*What is being asked:*
Copy the lines below from the line containing "In terms of" through the end of the entries, inclusive, changing "closer" to "nearer" and leaving everything else the same.

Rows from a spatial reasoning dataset
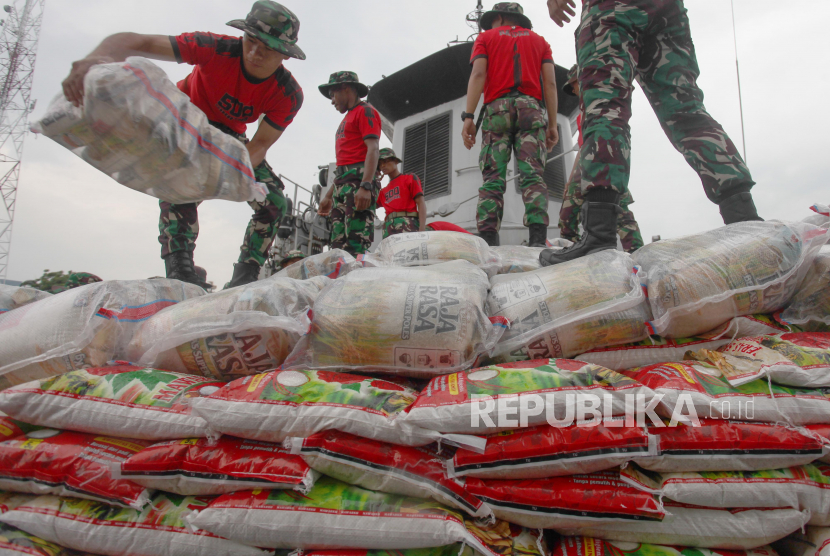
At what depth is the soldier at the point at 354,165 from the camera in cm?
282

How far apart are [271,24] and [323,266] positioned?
3.52 feet

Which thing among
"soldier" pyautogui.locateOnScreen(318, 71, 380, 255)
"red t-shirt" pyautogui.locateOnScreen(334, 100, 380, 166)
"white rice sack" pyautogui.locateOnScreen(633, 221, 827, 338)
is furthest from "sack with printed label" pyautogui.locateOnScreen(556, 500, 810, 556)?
"red t-shirt" pyautogui.locateOnScreen(334, 100, 380, 166)

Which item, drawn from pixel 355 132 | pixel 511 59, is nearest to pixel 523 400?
pixel 511 59

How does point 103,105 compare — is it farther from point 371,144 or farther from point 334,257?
point 371,144

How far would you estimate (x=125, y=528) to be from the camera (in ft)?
2.63

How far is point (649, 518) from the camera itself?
696 mm

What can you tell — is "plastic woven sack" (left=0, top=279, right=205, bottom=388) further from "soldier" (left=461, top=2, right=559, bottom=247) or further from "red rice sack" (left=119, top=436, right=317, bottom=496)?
"soldier" (left=461, top=2, right=559, bottom=247)

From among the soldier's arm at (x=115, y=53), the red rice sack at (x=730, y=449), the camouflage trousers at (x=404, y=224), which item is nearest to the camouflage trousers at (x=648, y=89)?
the red rice sack at (x=730, y=449)

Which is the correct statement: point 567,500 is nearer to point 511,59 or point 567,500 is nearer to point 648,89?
point 648,89

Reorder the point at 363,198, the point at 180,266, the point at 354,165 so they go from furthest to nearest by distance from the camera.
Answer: the point at 354,165
the point at 363,198
the point at 180,266

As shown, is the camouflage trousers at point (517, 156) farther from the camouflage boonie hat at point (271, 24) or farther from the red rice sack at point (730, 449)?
the red rice sack at point (730, 449)

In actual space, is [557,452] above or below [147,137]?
below

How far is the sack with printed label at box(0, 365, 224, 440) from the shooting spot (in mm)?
856

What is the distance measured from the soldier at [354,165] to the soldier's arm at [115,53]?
1362mm
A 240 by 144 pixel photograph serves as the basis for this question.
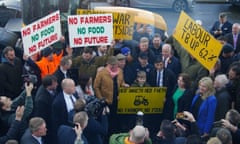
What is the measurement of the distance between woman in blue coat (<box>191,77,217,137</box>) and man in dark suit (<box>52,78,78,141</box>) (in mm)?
1931

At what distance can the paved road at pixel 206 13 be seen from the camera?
66.6 ft

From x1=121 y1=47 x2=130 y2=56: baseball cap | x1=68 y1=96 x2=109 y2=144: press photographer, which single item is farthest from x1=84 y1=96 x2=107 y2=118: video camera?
x1=121 y1=47 x2=130 y2=56: baseball cap

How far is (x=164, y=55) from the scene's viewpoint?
31.2ft

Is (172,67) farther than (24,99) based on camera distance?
Yes

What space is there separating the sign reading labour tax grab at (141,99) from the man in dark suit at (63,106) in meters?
1.21

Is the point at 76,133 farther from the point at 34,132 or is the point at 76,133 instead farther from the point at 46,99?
the point at 46,99

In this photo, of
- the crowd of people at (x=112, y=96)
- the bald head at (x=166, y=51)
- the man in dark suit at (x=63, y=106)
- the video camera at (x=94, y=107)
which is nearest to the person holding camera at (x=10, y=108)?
the crowd of people at (x=112, y=96)

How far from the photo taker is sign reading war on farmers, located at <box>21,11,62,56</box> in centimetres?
930

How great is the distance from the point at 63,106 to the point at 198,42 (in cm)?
304

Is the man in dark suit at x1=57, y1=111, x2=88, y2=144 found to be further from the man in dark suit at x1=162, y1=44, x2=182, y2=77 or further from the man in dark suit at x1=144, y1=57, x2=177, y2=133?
the man in dark suit at x1=162, y1=44, x2=182, y2=77

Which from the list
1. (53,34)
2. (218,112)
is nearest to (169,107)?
(218,112)

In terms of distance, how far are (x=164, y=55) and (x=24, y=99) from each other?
3.01 meters

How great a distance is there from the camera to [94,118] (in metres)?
7.11

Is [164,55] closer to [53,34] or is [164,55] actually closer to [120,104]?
[120,104]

*Output of the task:*
In terms of distance, how far are (x=164, y=55) and (x=24, y=99) from each other?
3.01 meters

How great a distance is there from the camera to [94,118] (in metres)?
7.11

Is [164,55] nearer to [53,34] or is [164,55] actually nearer to [120,104]?
[120,104]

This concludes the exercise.